The authors hypothesize that the combination of sadness and self-focus makes people dwell on their shortcomings—on some unconscious level, they feel “devalued,” says Cynthia Cryder, a professor of psychology at Carnegie Mellon University and the study’s lead author. In response, they have an unconscious desire to acquire things—including material goods—that they hope will increase their self-worth.

“It could be that sadness is defined by a sense of loss,” says Lerner, “and it triggers this implicit goal to replace loss.”

The authors stress that this is different from the idea of “retail therapy,” a Sex in the City-style shopping spree intended to cheer oneself up from some misfortune. Rather, the connection they’ve uncovered between sadness and spending operates on an unconscious level.

Research has yet to determine whether this process actually works—that is, whether spending effectively reduces feelings of sadness. But even if it does, feeling better about oneself could come at a hefty price.

“At a macro level, the amount of money implicated in the effect is not trivial,” says Lerner. “This is not just sort of an ‘Oh, isn’t that interesting?’ finding. There are potentially massive potential implications of this.”

Lerner points out that Americans currently spend 70 percent of their national income on consumer goods and services, up from 63 percent in 1980. Rates of consumer spending have increased steadily over the past 25 years, according to the Bureau of Labor Statistics, and consumer debt in the United States now tops two-and-a-half trillion dollars, more than three times as much as it was 15 years ago, according to the Federal Reserve.

Of course, says Lerner, “many factors influence consumer spending”—including the availability of credit and increasingly savvy and pervasive marketing—but sadness might be one of them. She adds that this could be especially true for certain groups of people, such as widows who have to make huge financial decisions while they’re still grieving.

Ronald Dahl, one of Lerner’s co-authors on the “Misery is Not Miserly” study, suggests that sadness could also be easily exploited by marketers to the disadvantage of many consumers, especially because the effects of sadness can snowball.

“Imagine some advertiser has somehow conveyed to you that getting certain products may make you feel better,” he says. “Then the bills come due and you actually don’t feel better about yourself.

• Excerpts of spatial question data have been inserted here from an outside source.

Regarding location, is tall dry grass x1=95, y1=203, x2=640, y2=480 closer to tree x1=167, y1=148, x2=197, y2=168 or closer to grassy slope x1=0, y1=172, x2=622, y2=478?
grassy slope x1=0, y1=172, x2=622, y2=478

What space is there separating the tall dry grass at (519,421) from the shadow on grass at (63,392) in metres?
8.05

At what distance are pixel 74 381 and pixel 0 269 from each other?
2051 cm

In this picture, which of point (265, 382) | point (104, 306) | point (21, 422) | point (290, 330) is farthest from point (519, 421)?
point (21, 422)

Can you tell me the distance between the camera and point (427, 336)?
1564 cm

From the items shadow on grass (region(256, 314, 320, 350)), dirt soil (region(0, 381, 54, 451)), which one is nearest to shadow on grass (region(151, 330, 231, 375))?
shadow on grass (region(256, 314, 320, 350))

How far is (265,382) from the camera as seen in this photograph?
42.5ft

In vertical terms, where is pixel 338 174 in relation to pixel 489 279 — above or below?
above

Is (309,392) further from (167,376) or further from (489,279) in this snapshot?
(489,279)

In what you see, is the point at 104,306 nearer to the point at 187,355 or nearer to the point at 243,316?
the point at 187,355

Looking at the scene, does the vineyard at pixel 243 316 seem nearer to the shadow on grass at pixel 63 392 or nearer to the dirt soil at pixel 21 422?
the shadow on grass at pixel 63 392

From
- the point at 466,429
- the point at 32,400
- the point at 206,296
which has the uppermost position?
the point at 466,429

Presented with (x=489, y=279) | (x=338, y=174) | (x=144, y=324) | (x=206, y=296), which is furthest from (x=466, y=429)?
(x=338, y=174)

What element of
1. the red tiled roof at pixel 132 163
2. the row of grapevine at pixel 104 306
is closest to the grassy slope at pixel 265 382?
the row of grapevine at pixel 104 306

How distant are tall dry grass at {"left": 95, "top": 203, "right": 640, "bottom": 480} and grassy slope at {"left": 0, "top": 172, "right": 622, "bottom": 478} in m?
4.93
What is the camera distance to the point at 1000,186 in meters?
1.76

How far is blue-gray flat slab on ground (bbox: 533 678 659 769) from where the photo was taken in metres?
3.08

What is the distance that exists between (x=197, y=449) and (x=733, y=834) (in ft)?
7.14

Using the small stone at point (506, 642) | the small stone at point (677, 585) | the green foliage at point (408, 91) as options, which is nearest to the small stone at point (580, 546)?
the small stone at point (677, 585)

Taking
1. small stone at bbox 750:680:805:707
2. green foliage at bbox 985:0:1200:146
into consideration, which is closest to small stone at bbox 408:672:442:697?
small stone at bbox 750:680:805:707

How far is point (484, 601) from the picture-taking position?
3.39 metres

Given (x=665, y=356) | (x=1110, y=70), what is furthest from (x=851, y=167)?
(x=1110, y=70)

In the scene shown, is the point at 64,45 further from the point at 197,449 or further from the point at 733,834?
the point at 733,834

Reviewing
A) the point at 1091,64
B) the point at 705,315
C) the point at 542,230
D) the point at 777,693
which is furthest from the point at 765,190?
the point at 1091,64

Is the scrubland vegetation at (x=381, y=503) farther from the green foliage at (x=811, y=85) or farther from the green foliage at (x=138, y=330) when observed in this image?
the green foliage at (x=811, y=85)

You actually feel worse, because now you’re further in debt. That sadness then makes you willing to pay more.”

Dahl, the Staunton Professor of Psychiatry and Pediatrics at the University of Pittsburgh, speculates that this “negative spiral” originates in a cultural myth that buying things for oneself will make one happy—a lesson reinforced in media images and other cultural representations of wealth and success. But he points to research, such as a study published this past March in Science, showing that when people spend money on others, they actually feel happier than after spending it on themselves.

So perhaps the best way to address the sadness spending effect, suggests Dahl, is to teach people, from a young age, that the path to personal fulfillment lies in generosity and altruism, not “selfish consumerism.” That way, the feelings of loss brought on by sadness might spur a desire to give to others, avoiding the negative spiral brought on by indulging oneself.

“It’s basically a new pattern of thoughts, feelings, and actions together in the brain,” he says. “It means shifting away from self-focus toward being generous, giving to others—and discovering the rewards, in real emotional terms.”